[REQUIRED ACTIONS]
1. Rewrite as a short list the paragraph beginning "This works, but it will also" from the Firefox extension question below, keeping its main facts.
2. Carry on writing the Firefox extension question below, starting after its last sentence.

[PASSAGE]
1

I'm writing a Firefox extension. I want to go through the entire plaintext, so not Javascript or image sources, and replace certain strings. I currently have this:

var text = document.documentElement.innerHTML;

var anyRemaining = true;
do {    
    var index = text.indexOf("search");
    if (index != -1) {
        // This does not just replace the string with something else, 
        // there's complicated processing going on here. I can't use 
        // string.replace().
    } else {
        anyRemaining = false;
    }
} while (anyRemaining);

This works, but it will also go through non-text elements and HTML such as Javascript, and I only want it to do the visible text. How can I do this?

I'm currently thinking of detecting an open bracket and continuing at the next closing bracket, but there might be better ways to do this.

[Dataset excerpt]
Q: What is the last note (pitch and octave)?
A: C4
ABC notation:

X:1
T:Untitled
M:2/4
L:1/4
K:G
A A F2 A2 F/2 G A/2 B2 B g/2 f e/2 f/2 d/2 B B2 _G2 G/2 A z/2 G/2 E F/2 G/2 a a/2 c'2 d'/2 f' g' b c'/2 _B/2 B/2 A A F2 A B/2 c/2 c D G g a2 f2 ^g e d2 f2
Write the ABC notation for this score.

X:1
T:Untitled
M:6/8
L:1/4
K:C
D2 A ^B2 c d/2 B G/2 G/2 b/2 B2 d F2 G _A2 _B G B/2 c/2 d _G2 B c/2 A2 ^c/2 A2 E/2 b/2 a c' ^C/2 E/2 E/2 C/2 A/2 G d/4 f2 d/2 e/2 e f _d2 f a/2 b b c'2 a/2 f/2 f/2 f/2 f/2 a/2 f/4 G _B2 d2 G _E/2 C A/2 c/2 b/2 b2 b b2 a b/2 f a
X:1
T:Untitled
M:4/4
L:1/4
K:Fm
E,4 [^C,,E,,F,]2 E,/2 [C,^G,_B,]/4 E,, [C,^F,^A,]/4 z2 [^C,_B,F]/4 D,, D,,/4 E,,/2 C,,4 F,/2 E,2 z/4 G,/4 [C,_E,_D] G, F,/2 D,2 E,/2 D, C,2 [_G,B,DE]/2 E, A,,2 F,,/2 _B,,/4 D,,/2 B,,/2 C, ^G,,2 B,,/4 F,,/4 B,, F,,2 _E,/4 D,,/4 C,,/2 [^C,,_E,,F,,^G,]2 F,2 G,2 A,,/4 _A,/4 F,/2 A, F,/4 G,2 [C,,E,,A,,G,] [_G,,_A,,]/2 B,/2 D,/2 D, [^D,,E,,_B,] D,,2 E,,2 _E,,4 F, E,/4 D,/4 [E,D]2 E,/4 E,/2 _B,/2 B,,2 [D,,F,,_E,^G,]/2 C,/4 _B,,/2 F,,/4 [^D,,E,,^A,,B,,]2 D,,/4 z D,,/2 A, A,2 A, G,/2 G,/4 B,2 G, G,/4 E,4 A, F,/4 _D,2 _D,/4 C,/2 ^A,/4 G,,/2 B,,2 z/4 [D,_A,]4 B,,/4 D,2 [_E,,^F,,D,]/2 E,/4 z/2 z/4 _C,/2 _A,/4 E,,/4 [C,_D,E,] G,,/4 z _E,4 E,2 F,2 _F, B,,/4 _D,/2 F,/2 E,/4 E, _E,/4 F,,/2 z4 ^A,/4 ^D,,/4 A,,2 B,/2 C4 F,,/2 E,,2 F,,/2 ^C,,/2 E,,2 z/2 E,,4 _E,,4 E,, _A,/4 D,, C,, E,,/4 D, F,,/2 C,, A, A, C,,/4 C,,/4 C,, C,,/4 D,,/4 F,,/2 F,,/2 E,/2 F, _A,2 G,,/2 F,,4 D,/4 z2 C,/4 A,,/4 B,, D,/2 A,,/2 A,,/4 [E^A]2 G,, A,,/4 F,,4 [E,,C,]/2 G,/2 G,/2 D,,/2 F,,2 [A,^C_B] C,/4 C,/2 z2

[PER-TASK OUTPUTS]
1.
- The current code works.
- It also goes through non-text elements and HTML, such as Javascript.
- Only the visible text should be processed.
- The writer asks how to achieve this.

2.
foxite
  • 191
  • 10
  • [javascript replace text in the html body](http://stackoverflow.com/a/25699092/215552) seems to do what you want... – Heretic Monkey Nov 22 '16 at 18:07
  • Checkout this [texthighlight function](https://github.com/wet-boew/wet-boew/blob/master/src/plugins/texthighlight/texthighlight.js) and a [demo page](https://wet-boew.github.io/v4.0-ci/demos/texthighlight/texthighlight-en.html?txthl=avian%20influenza+world+cook+flu-like%20symptoms+Don%27t%20Forget...+causes%20sickness%20in%20birds,%20it%20can%20also%20infect%20people.) – thekodester Nov 22 '16 at 18:07
  • You can try element.textContent to get the text without the HTML instead of innerHTML – Yash Dayal Nov 22 '16 at 18:22
  • @YashDayal I tried that, but reassigning the textContent broke everything. – foxite Nov 22 '16 at 18:52

2 Answers2

2

You can use xpath to get all the text nodes on the page and then do your search/replace on those nodes:

function replace(search,replacement){
 var xpathResult = document.evaluate(
  "//*/text()", 
  document, 
  null, 
  XPathResult.ORDERED_NODE_ITERATOR_TYPE, 
  null
 );
 var results = [];
 // We store the result in an array because if the DOM mutates
 // during iteration, the iteration becomes invalid.
 while(res = xpathResult.iterateNext()) {
  results.push(res);
 }
 results.forEach(function(res){
  res.textContent = res.textContent.replace(search,replacement);
 })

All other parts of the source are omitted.